An extension to my previous question. I have a source dataframe, which has three columns: Customer, Date and Item. I want to add a new column that contains Item History, being an array of all the Items for that Customer that are in earlier (defined by the Date) rows. Where a customer has made multiple purchases on the same date, neither row's item should be listed in the item history for the other.
So, given this sample data:
df = pd.DataFrame({'Customer':['Bert', 'Bert', 'Bert', 'Bert', 'Bert', 'Ernie', 'Ernie', 'Ernie', 'Ernie', 'Steven', 'Steven'], 'Date':['01/01/2019', '15/01/2019', '20/01/2019', '20/01/2019', '22/01/2019', '01/01/2019', '15/01/2019', '20/01/2019', '22/01/2019', '01/01/2019' ,'15/01/2019'], 'Item':['Bread', 'Cheese', 'Apples', 'Pears', 'Toothbrush', 'Toys', 'Shellfish', 'Dog', 'Yoghurt', 'Toilet', 'Dominos']})
Customer Date Item
Bert 01/01/2019 Bread
Bert 15/01/2019 Cheese
Bert 20/01/2019 Apples
Bert 20/01/2019 Pears
Bert 22/01/2019 Toothbrush
Ernie 01/01/2019 Toys
Ernie 15/01/2019 Shellfish
Ernie 20/01/2019 Dog
Ernie 22/01/2019 Yoghurt
Steven 01/01/2019 Toilet
Steven 15/01/2019 Dominos
The output I'd like to see would be:
Customer Date Item Item History
Bert 01/01/2019 Bread NaN
Bert 15/01/2019 Cheese [Bread]
Bert 20/01/2019 Apples [Bread, Cheese]
Bert 20/01/2019 Pears [Bread, Cheese]
Bert 22/01/2019 Toothbrush [Bread, Cheese, Apples, Pears]
Ernie 01/01/2019 Toys NaN
Ernie 15/01/2019 Shellfish [Toys]
Ernie 20/01/2019 Dog [Toys, Shellfish]
Ernie 22/01/2019 Yoghurt [Toys, Shellfish, Dog]

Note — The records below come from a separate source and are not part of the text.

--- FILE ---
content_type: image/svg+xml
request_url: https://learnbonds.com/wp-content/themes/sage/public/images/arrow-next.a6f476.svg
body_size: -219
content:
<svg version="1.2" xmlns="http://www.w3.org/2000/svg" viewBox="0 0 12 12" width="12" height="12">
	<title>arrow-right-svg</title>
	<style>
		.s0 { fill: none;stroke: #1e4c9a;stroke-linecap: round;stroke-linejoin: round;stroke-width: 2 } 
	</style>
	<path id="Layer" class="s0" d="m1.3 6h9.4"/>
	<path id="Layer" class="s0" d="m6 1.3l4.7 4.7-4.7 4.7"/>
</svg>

Steven 01/01/2019 Toilet NaN
Steven 15/01/2019 Dominos [Toilet]
Note that for Bert's purchases on 20/01/2019, neither's History column contains the other's item. For his 22/01/2019 purchase, both of the items from 20/01/2019 are included.

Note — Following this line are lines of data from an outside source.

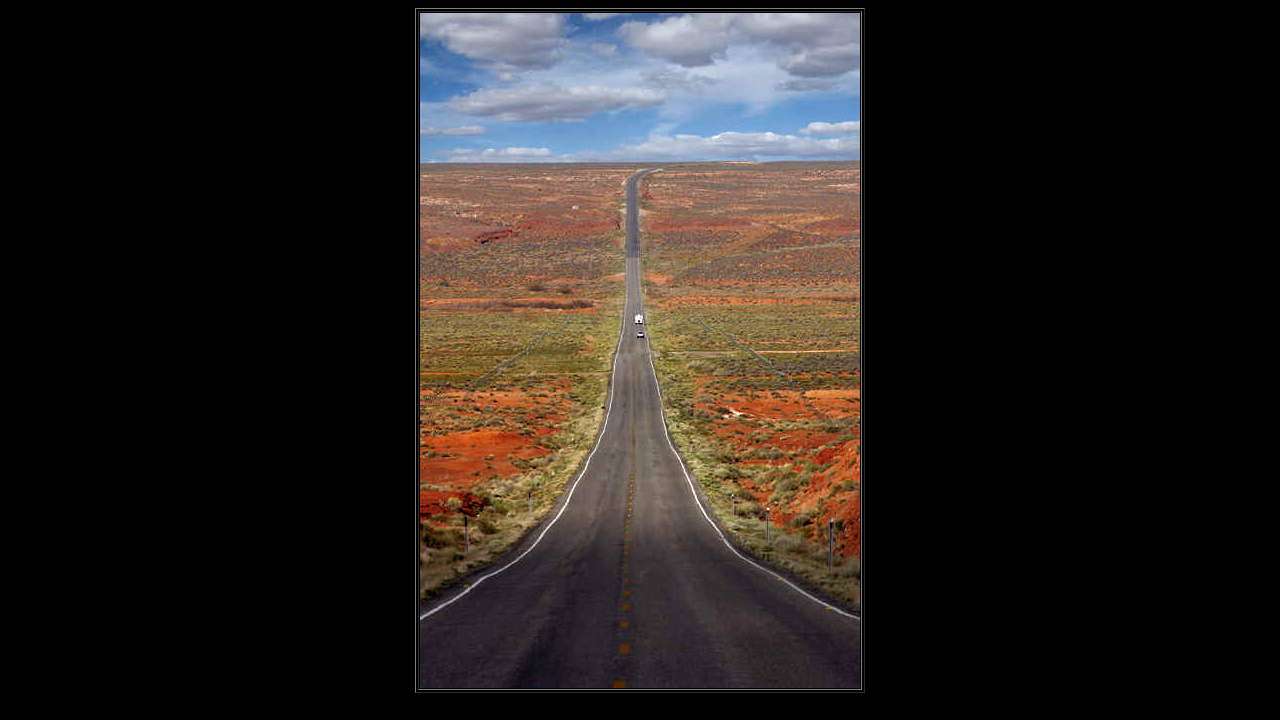

--- FILE ---
content_type: text/html
request_url: http://mrgetz.com/road3.htm
body_size: 431
content:
<html>

<head>
<meta NAME="keywords"
CONTENT="road, road picture, monument valley, digital art, marty getz, mrgetz, photography">
<title>Road III - mrgetz.com</title>
</head>

<body bgcolor="#000000" text="#FFFFFF">
<div align="center"><center>

<table border="1">
  <tr>
    <td align="center"><img src="road3.jpg" width="440" height="675" alt="Road  III"></td>
  </tr>
</table>
</center></div>
</body>
</html>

The answer to the previous question is a nifty bit of list comprehension, in the form:
df['Item History'] = [x.Item[:i].tolist() for j, x in df.groupby('Customer')
for i in range(len(x))]
df.loc[~df['Item History'].astype(bool), 'Item History']= np.nan
But obviously "i" in the x.Item[:i]
needs to work out the last row where the Date was not the same as the current row. Any advice on achieving that is much appreciated.